This rant was intended to lead into an almost wholly unrelated topic. That unrelated topic was the fact that America is quite sparsely populated, although the rest of the world doesn’t really know it. Take a look at Wikipedia’s list of countries by population density. America is number 177 of the 238 countries in there. It’s less densely populated than Zimbabwe and Bhutan. There are ten times as many people in a square kilometre of Israel as there are in a square kilometre of America. There’s nobody here. For its size, it’s a ghost country.

This is good because I like hiking, and I like hiking without bumping into other people all the time. I used to go hiking a lot when I lived in London – you could get to the Peak District in four hours, but to get to any mountains higher than Trump Tower you’d be looking at the Lake District, which meant six or seven hours in the car. And even once you’re in the Lake District, it still has the trappings of a fairly densely populated place. You’re never too far from an Olde Worlde Tea Shoppe, or a McDonalds, or some roadworks. This, of course, is mostly due to the very high population density in the UK. As far as rating London against other cities goes, I don’t think population density captures quite what I’m talking about. I’ve developed a new unit of measure to quantify this. Which I will now explain. In the next paragraph.

Were I to start the car in downtown Seattle on a Saturday afternoon and drive purposefully out of town, I’d be in the countryside reasonably quickly. Of course, my idea of the countryside might not match yours, so in order to reliably measure this we need to agree on some sort of standard fixture that is present in the countryside but not in town. This is the cow. Seattle, therefore, has a rating of somewhere around thirty minutes to cow. In London I think I’d be looking at well over 90MTC. Edinburgh, where my family lives, is about 25-30MTC. Manhattan is probably 120MTC. Of course, Bumfluff Arizona is probably a mere 1MTC, but you wouldn’t want to live there. This is why you should be careful to bear in mind population size when considering MTC ratings. I tried to come up with a simple way to work it in, but I couldn’t come up with any measure that didn’t make Los Angeles seem like a dairy farm. Suggestions appreciated.

Excerpted records -
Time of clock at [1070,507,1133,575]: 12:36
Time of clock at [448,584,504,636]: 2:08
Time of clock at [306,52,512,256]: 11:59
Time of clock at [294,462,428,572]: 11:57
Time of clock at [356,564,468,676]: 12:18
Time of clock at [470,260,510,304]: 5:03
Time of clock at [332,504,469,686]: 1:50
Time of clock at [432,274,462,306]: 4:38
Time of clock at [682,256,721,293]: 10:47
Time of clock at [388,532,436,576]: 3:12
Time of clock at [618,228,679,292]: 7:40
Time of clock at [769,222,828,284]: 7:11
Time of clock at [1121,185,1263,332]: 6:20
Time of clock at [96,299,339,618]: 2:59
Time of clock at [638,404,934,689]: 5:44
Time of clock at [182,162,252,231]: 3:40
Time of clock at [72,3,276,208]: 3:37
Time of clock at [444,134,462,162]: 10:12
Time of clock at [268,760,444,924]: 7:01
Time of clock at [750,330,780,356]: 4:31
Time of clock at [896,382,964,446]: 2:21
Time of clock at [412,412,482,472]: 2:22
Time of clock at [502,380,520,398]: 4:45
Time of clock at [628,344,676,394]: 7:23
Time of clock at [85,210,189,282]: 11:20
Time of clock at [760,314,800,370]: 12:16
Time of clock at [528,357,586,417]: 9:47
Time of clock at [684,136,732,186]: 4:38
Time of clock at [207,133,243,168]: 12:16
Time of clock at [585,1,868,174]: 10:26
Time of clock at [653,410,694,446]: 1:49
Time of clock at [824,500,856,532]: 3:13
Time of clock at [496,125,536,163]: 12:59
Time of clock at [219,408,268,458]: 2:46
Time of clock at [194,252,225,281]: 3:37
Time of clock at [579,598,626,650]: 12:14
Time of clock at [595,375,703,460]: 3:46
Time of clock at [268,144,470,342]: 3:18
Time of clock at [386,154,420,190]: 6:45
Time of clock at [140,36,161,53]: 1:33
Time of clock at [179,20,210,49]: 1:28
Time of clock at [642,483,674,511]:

Set problem 1 -
Answer these from the text on population density:
(a) What position does America hold among the 238 countries on the list?
(b) How long a drive from London does the Lake District take?
(c) What MTC rating does the text give Edinburgh?
Set problem 2 - Quote the text on population density from "This is good" up to and including "the next paragraph.".

Written response 1 -
(a) Number 177.
(b) Six or seven hours in the car.
(c) About 25-30MTC.

Written response 2 -
This is good because I like hiking, and I like hiking without bumping into other people all the time. I used to go hiking a lot when I lived in London – you could get to the Peak District in four hours, but to get to any mountains higher than Trump Tower you’d be looking at the Lake District, which meant six or seven hours in the car. And even once you’re in the Lake District, it still has the trappings of a fairly densely populated place. You’re never too far from an Olde Worlde Tea Shoppe, or a McDonalds, or some roadworks. This, of course, is mostly due to the very high population density in the UK. As far as rating London against other cities goes, I don’t think population density captures quite what I’m talking about. I’ve developed a new unit of measure to quantify this. Which I will now explain. In the next paragraph.